- Work task 1 -
Return the passage of the CQC lawsuit article starting with "The papers also" and going on through "specialists 5RB Barristers.", reproduced character for character.
- Work task 2 -
Using the CQC lawsuit article, mark each statement yes or no and quote the words that decide it: (a) Ms Jefferson was cleared of the allegation by an internal disciplinary review; (b) the CQC first published the anonymised report on 20 June 2013; (c) Ms Abraham's letter to Mr Behan was sent last June.

- Extracted text -
--- START ---

The current chair and chief executive of the Care Quality Commission abused their power and acted maliciously in publishing allegations that a former executive ordered a “cover up” of the regulator’s failings, papers filed at the High Court allege.
The papers were filed by former CQC deputy chief executive Jill Finney.
She is suing the regulator for alleged libel and breach of her human rights over the CQC’s publication of a report by auditors Grant Thornton last June.
This report alleged Ms Finney had ordered the deletion of an internal review of the CQC’s regulation of University Hospital Morecambe Bay Foundation Trust, a claim she has always denied.
It concluded that “on balance” the actions taken in relation to the review “might well have constituted a deliberate ‘cover up’.”
Former chief executive Cynthia Bower and head of media Anna Jefferson were also at the meeting and supported the order to delete the report, the Grant Thornton report alleged.
However, Ms Jefferson has since been cleared of this allegation by an internal disciplinary review.
After initially publishing an anonymised version of the report on 19 June 2013, CQC chief executive David Behan and CQC chair David Prior wrote to the health secretary the following day revealing the names of those who attended the meeting at which the alleged “cover up” was discussed.
The court papers filed by Ms Finney allege: “The conduct of Mr Behan and Mr Prior was malicious, an abuse of power and a breach of their responsibilities as officers of a public authority.
“Their decision to ‘name names’… was in breach of legal advice; in breach of the promise they had given to individuals; in spite of the fact they had been told that the allegations were false… and with a reckless disregard and contempt for the impact on the individuals involved.”
Ms Finney alleges the damage to her was aggravated by the CQC’s refusal to take the report down from its website despite concerns expressed by herself and others, including the former parliamentary health service ombudsman Ann Abraham.
In a letter to Mr Behan last July, Ms Abraham claimed the Grant Thornton work was “unfair” and had “analysed evidence in a selective, unbalance and flawed way”.
The papers also claim the report was shown to Monitor chief executive David Bennett prior to publication and that he informed Mr Behan it contained inaccuracies.
As well as seeking damages for libel, Ms Finney is also seeking damages under article 8 of the Human Rights Act – the right to a private family life.
Her claim asks the court to order the CQC make a “declaration of falsity” and to impose an injunction on the CQC, preventing it from publishing the allegations.
Ms Finney has a “no win, no fee” conditional fee arrangement with Pinsent Masons, one of the UK’s leading law firms, and media law specialists 5RB Barristers.
She said the main reason for the action was to restore her reputation.
Ms Finney was dismissed from her new job as chief commercial officer of Nominet in the wake of the publication of the Grant Thornton report.
The court papers say two firms of headhunters have advised she is “unemployable until she has cleared her name”.
They also allege Ms Finney has been “shunned and avoided” and as well as being unable to find paid employment and was rejected for voluntary work by the charities Mencap and Kids Company.
Ms Finney said: “This is about the fact that my career was wrecked and I can’t lead my life. These are not faceless bureaucrats that the media write about. These are people with families.”
A spokesperson for Grant Thornton said: “Grant Thornton fully supports the validity and accuracy of the detailed report we’ve produced for the Care Quality Commission, believing it to be a true and accurate reflection of our findings following the in-depth investigation we were commissioned to undertake.”
CQC Chief Executive David Behan said: “It was in the public interest to publish this report and we stand by our decision to do so. We will robustly defend this action in the High Court.”

--- END ---

- Data for analysis -
--- START ---

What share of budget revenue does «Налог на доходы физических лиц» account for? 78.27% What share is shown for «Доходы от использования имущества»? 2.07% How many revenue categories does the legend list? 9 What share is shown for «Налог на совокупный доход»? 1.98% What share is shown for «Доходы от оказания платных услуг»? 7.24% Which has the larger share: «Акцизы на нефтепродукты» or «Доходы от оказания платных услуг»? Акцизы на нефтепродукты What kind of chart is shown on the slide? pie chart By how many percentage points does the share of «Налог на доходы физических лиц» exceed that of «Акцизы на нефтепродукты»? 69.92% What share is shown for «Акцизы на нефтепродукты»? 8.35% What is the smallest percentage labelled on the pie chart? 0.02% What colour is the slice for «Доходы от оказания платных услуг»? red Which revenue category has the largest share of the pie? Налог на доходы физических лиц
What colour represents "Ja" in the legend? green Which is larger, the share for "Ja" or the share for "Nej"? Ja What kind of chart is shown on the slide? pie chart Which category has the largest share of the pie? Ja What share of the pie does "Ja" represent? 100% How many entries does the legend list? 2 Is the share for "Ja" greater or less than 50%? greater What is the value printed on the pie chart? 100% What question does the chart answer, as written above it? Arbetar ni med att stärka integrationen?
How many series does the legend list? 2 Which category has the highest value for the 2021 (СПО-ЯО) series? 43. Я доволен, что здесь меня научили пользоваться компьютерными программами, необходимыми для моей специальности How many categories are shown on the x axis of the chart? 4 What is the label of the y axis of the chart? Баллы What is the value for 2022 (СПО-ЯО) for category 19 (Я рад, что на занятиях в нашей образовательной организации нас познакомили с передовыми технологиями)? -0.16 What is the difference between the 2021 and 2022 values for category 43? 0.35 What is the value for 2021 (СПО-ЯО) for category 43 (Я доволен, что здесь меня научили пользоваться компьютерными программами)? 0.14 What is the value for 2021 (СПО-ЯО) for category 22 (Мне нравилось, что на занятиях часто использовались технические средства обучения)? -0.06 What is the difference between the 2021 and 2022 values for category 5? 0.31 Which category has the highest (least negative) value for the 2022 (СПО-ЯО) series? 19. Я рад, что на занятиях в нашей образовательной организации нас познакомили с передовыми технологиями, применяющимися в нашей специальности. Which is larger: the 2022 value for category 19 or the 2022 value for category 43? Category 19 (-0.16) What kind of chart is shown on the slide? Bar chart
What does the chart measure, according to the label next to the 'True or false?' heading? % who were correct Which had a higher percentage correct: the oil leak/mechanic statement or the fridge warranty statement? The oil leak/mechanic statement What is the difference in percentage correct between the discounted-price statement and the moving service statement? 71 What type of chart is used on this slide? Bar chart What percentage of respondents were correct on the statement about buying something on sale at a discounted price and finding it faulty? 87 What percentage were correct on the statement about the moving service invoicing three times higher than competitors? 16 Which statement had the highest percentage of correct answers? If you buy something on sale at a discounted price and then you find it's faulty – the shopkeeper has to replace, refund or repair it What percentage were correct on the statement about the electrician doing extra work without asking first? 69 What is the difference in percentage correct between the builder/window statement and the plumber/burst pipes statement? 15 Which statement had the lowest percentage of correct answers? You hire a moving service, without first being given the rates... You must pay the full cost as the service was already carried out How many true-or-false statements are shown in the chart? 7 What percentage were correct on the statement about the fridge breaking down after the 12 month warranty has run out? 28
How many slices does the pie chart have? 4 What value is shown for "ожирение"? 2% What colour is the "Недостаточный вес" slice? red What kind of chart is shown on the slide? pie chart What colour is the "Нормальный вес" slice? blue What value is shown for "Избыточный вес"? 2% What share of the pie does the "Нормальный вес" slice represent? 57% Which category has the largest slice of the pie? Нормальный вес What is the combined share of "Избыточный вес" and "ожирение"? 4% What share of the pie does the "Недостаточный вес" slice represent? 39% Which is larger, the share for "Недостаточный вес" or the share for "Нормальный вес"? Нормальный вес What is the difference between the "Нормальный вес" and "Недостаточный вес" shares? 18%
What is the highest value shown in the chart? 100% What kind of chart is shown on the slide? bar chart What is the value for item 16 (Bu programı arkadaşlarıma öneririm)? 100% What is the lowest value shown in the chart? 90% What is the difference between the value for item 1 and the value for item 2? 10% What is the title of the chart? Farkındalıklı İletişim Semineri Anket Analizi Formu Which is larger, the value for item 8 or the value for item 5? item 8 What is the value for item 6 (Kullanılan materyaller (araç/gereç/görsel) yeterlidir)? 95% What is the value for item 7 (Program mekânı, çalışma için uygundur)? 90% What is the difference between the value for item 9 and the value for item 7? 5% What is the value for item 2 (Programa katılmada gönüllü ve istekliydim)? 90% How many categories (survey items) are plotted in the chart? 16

--- END ---

- Answer space 1 -
The papers also claim the report was shown to Monitor chief executive David Bennett prior to publication and that he informed Mr Behan it contained inaccuracies.
As well as seeking damages for libel, Ms Finney is also seeking damages under article 8 of the Human Rights Act – the right to a private family life.
Her claim asks the court to order the CQC make a “declaration of falsity” and to impose an injunction on the CQC, preventing it from publishing the allegations.
Ms Finney has a “no win, no fee” conditional fee arrangement with Pinsent Masons, one of the UK’s leading law firms, and media law specialists 5RB Barristers.

- Answer space 2 -
(a) Yes: "Ms Jefferson has since been cleared of this allegation by an internal disciplinary review."
(b) No: "After initially publishing an anonymised version of the report on 19 June 2013"
(c) No: "In a letter to Mr Behan last July"